Saturday, May 29, 2010

A Big Fish Story

I caught a monster fish this last weekend. I'd like to say that the act of sticking this toad was due to sheer talent or skill, but I know that isn't entirely true. I could also say that I was simply lucky, which I was to some extent, but that wasn't entirely true either. I think what it boiled down to was a combination of being at the right place and time (luck) and having an adequate fly presentation acceptable for old uncle Walter (skill).  Personally, I believe that luck favors the prepared. 

It had already been a fantastic fishing trip because earlier that afternoon the bite had turned on in a BIG BIG way. It was quite possibly the best afternoon of trout fishing I have ever had as every 5th or 6th cast produced a slam on the end of my flyline. Each fish was not just the average fish, which for this lake is big in its own right, but the were big chunky trout. The afternoon produced 6 fish between 7 and 10 lbs. Unbelievable fishing. When the action finally died, we celebrated with numerous cheeseburgers and beers while lauding our afternoon's piscatorial conquests.

Even then with a full belly, a beer buzz, and the knowledge that I should be satisfied with the days fishing I found that I was still unsatisfied. The urge inside of me beckoned me back to the water to continue fishing.  As the sun began it's evening decent into the horizon so did I launch from shore in my pontoon boat.

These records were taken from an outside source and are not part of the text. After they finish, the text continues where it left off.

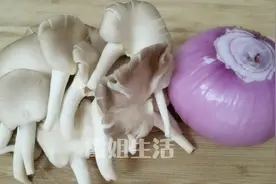 洋葱和平菇简单的家常做法，香气怡人，营养美味，口感滑嫩，真香视频封面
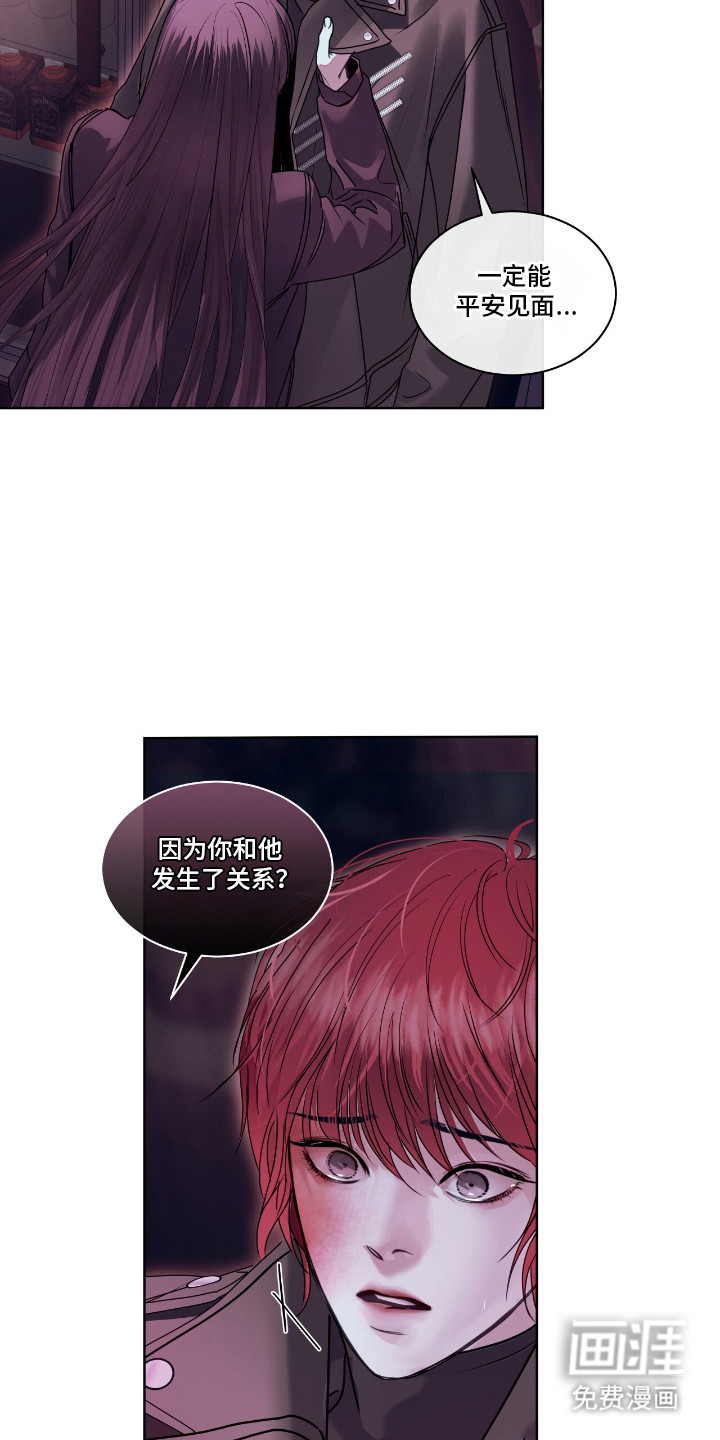 第6话 第22页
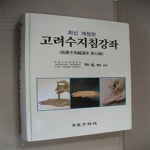 [중고샵] 고려수지침강좌-최신 개정판 - 예스24 [중고샵]고려수지침강좌-최신 개정판 - 예스24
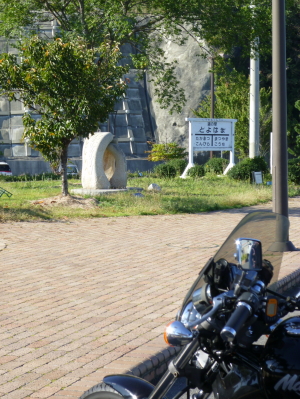 d0179983_20432032.jpg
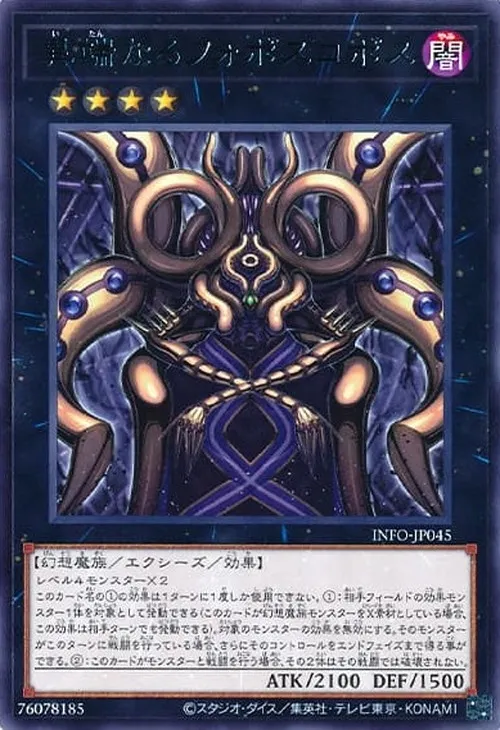 異端なるフォボスコボス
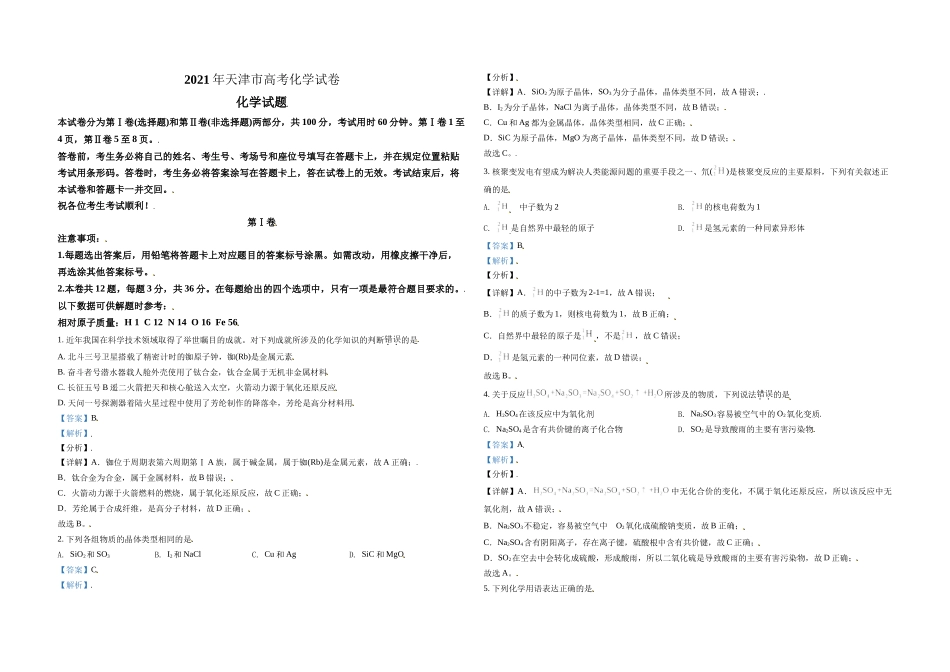 2021年天津市高考化学试卷解析版 (1).doc_第1页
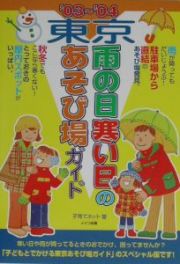 東京雨の日寒い日のあそび場ガイド　’０３～’０４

By this point in the trip my path around the lake was well grooved. I had made the same casts over the same water dozens of times over the weekend. As my attention was diverted to the next positioning of my boat, my line went tight. This wasn't the same slam I had gotten all afternoon, but rather a more delicate pull on the line. The fish's initial response wasn't typical for a big fish as I was given a few quick head shakes usually indicative of a smaller fish. The secondary response of a blistering run into my backing and towards the nearest weed patch slapped the beer buzz away with a new found focus on this particular fish.

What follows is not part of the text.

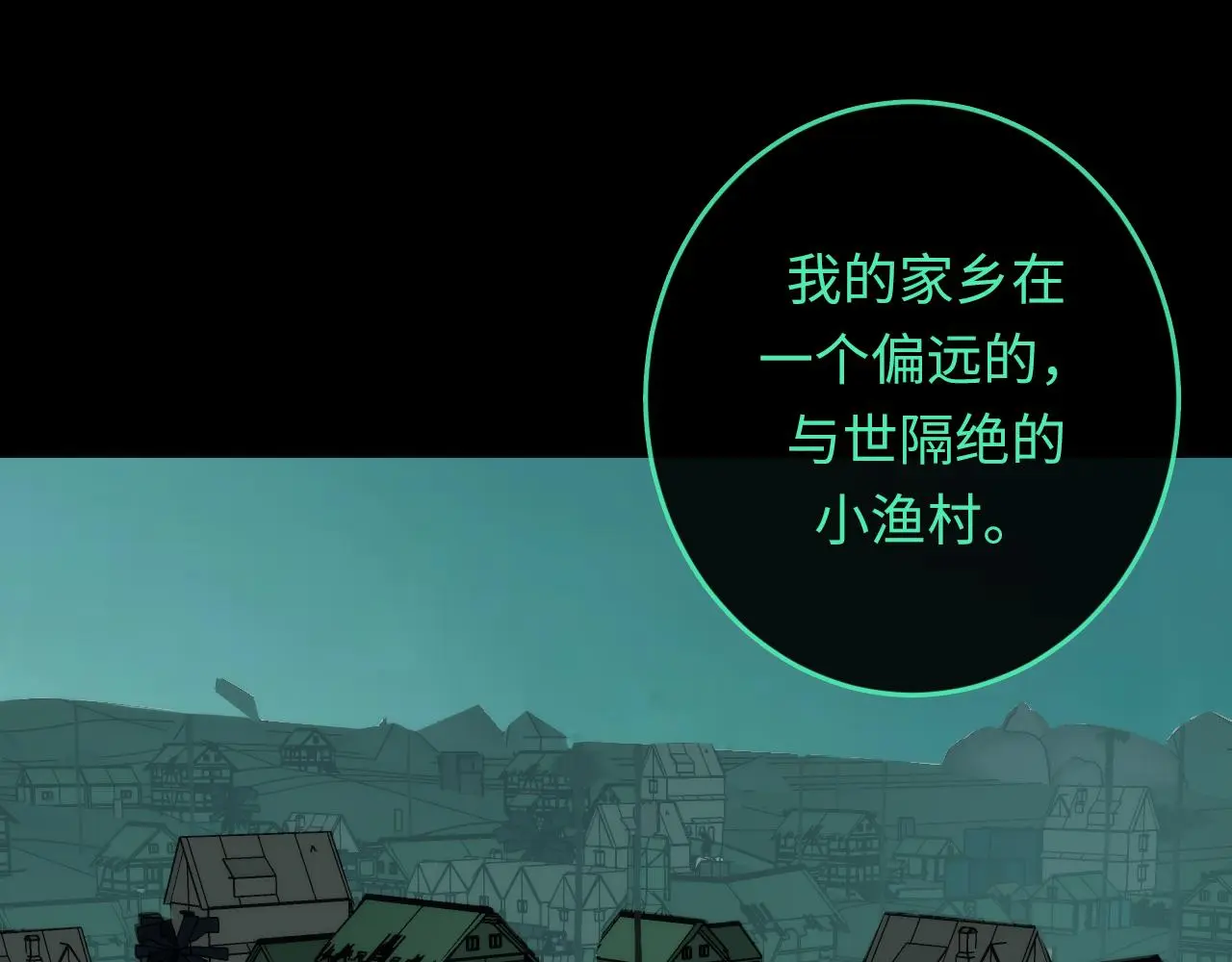 第243话 真相？53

I had to pull my anchor up with my non casting hand (an awkward process at best let alone with only one hand) and then I was able to give chase. Paddling after the fish, I had to get my backing back and get some fly line on the reel so that I could put some semblance of side pressure on the fish and steer him out of the weeds. The fish still made it into the weed bed, but (luckily or purposefully?) I had been fishing heavier tippet all weekend and it held the fish as it shook through the vegetation. After a lengthy tug of war, the fish was finally tired enough to come to the net and I had a new personal record. A 31" and 16lbs rainbow trout.  Now, I was completely satisfied.